Analysis of regrowth patterns brings a positive
signal, and ~90% of regrowths are local, non-invasive and usually
occur at the primary tumor site (intraluminal regeneration).
Notably, the majority (>85%) of these regrowths can be
curatively treated with timely salvage TME surgery (52,53),
and long-term survival rates after salvage surgery are comparable
with those of patients who had initial surgery. This underscores
the importance of early detection, which relies entirely on a
strict follow-up protocol (54,55).
Strategies to mitigate regrowth
risk
Risk-stratified surveillance intensity based on
initial response depth is a promising approach (54). Patients with a ‘deep’ cCR (complete
normalization of MRI and endoscopy with negative ctDNA) might be
eligible for less intensive follow-up, whereas those with
‘near-cCR’ could be considered for consolidative local therapies
(such as local excision) within clinical trials (26). Emerging evidence suggests that ctDNA
may help identify patients at highest risk of early regrowth,
enabling closer monitoring or prophylactic intervention (56), although this remains
investigational.
Long-term doubts and occult
metastasis: Exploring the unknown
Despite encouraging mid-term data, long-term
oncological outcome data beyond 10 years for the WaW strategy
remain scarce (57). There is
concern about the possibility of occult residual disease in
unresected mesorectal lymph nodes acting as ‘seeds’ for future
distant metastasis (58).
ctDNA
Liquid biopsy, particularly ctDNA detection, is
considered a potential tool for this dilemma (41). ctDNA can detect trace amounts of DNA
fragments from tumor cells in the blood, with assays capable of
detecting mutations at a variant allele frequency as low as 0.01%,
far below the spatial resolution of traditional imaging (59). Studies show that patients with
persistently positive ctDNA after TNT have a markedly high risk of
recurrence; such patients are likely unsuitable for the WaW
strategy. For patients with cCR who become ctDNA-negative after TNT
and enter the WaW pathway, periodic ctDNA monitoring may serve as a
sensitive ‘liquid sentinel’. A reconversion of ctDNA to positivity
often occurs months before radiological or endoscopic detection of
recurrence (60,61), providing a valuable window for
intervention.
Nevertheless, ctDNA remains investigational in this
setting. Standardized assays, validated thresholds and prospective
trials demonstrating its utility as a standalone decision-making
tool are still needed. The future WaW model will likely be a
tripartite precision monitoring system integrating clinical
assessment, imaging and ctDNA (Fig.
2), but this remains a hypothesis-generating framework
requiring prospective validation.

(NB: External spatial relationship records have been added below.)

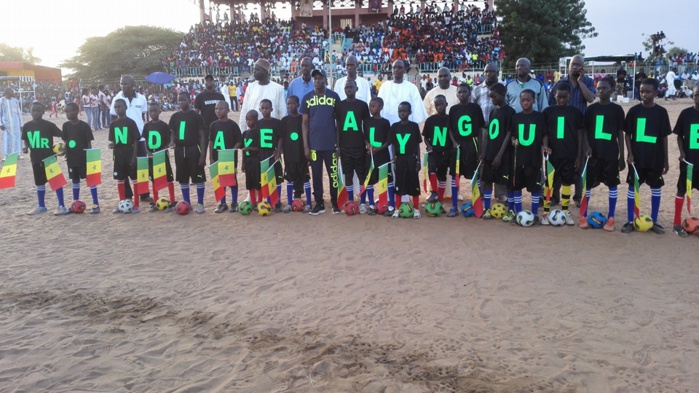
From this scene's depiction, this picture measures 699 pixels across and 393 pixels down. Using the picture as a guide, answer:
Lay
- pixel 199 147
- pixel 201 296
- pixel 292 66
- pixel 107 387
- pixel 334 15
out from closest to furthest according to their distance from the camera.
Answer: pixel 107 387
pixel 201 296
pixel 199 147
pixel 292 66
pixel 334 15

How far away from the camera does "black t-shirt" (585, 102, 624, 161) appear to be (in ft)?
22.0

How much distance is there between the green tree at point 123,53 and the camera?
49.2 meters

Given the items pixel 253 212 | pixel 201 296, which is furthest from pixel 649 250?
pixel 253 212

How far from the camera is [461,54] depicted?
33625 mm

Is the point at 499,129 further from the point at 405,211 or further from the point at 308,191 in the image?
the point at 308,191

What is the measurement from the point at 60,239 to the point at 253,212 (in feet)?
8.97

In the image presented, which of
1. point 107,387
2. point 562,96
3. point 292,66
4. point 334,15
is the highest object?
point 334,15

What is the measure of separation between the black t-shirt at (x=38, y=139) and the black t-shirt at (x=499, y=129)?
6.95m

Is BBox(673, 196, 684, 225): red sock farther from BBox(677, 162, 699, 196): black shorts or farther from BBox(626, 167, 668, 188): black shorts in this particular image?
BBox(626, 167, 668, 188): black shorts

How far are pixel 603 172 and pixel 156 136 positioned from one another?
21.8 ft

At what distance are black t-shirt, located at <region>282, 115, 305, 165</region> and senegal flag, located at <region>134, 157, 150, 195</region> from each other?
2.35 metres

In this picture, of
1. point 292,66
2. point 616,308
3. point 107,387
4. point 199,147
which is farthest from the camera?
point 292,66

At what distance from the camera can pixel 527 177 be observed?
7160 millimetres

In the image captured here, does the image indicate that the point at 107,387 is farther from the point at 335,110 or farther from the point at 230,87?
the point at 230,87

The challenges outlined here
underscore that WaW is not a passive strategy but an active,
high-stakes management plan.
Precision frontier: Microsatellite
instability-high (MSI-H) rectal cancer and immunotherapy-driven
organ preservation
A critical dimension absent from the earlier
discussion of TNT and WaW is the distinct biological subset of
MSI-H or mismatch repair-deficient (dMMR) rectal cancers, which
account for 5–10% of non-metastatic cases (62). The management of this subgroup is
undergoing a radical transformation, potentially redefining the
concept of neoadjuvant therapy and organ preservation (63).
A unique biology with marked
therapeutic sensitivity
MSI-H tumors harbor a high mutational burden and a
robust tumor-infiltrating lymphocyte presence, rendering them
notably sensitive to immune checkpoint inhibitors (ICIs), such as
anti-PD-1 antibodies (pembrolizumab and dostarlimab). Unlike
conventional chemotherapy and radiotherapy, ICIs can induce deep
and durable antitumor immune responses (64).
Pioneering clinical evidence: Dawn of
‘chemo-radiation-free’ curative intent therapy
Emerging clinical trial data suggest that
neoadjuvant immunotherapy alone may be sufficient for achieving
curative outcomes in locally advanced MSI-H rectal cancer,
challenging the necessity of cytotoxic therapy or radiation. While
focusing on colon cancer, the NICHE study demonstrated a 100%
pathological response rate (660% pCR) (65) to neoadjuvant nivolumab + ipilimumab
in patients with dMMR. This principle is being actively translated
to rectal cancer (66). Numerous
phase II studies investigating neoadjuvant pembrolizumab
monotherapy in MSI-H LARC have reported cCR rates of 60–70% and pCR
rates of 50–60% after several cycles of treatment, with minimal
toxicity (62,67).
A notable single-arm, phase II trial (NCT04165772)
evaluated neoadjuvant dostarlimab in patients with dMMR, locally
advanced rectal adenocarcinoma (68). In an interim analysis, all evaluable
patients (12/12) who completed the planned 6-month course achieved
a cCR, with no evidence of tumor on MRI, fluorodeoxyglucose-PET,
endoscopic evaluation or digital rectal examination. None of the
patients required subsequent CRT or surgery, and no cases of
progression or recurrence were reported during follow-up. At the
time of interim analysis, the median follow-up duration was 6.8
months (range, 0.7–23.8 months) (68).
These response rates, particularly the 100% cCR rate
with dostarlimab, challenge the necessity of cytotoxic therapy or
radiation for this molecular subset. This raises the possibility of
a ‘chemo-radiation-free and surgery-free’ curative pathway for
selected patients with MSI-H. The WaW strategy in this context
evolves from a post-chemoradiation option to the primary intended
management following neoadjuvant immunotherapy alone.
Integration into the WaW framework:
New opportunities and unanswered questions
The integration of MSI-H management into organ
preservation strategies necessitates novel considerations. Patient
selection-including confirmation of dMMR/MSI-H status by
immunohistochemistry or PCR, and exclusion of metastatic
disease-requires universal MSI/MMR testing at diagnosis to identify
candidates for this paradigm. Patterns of response to immunotherapy
(such as pseudoprogression, delayed response) differ from those
seen with CRT, as immunotherapy can manifest unique response
patterns, including pseudoprogression and delayed tumor regression.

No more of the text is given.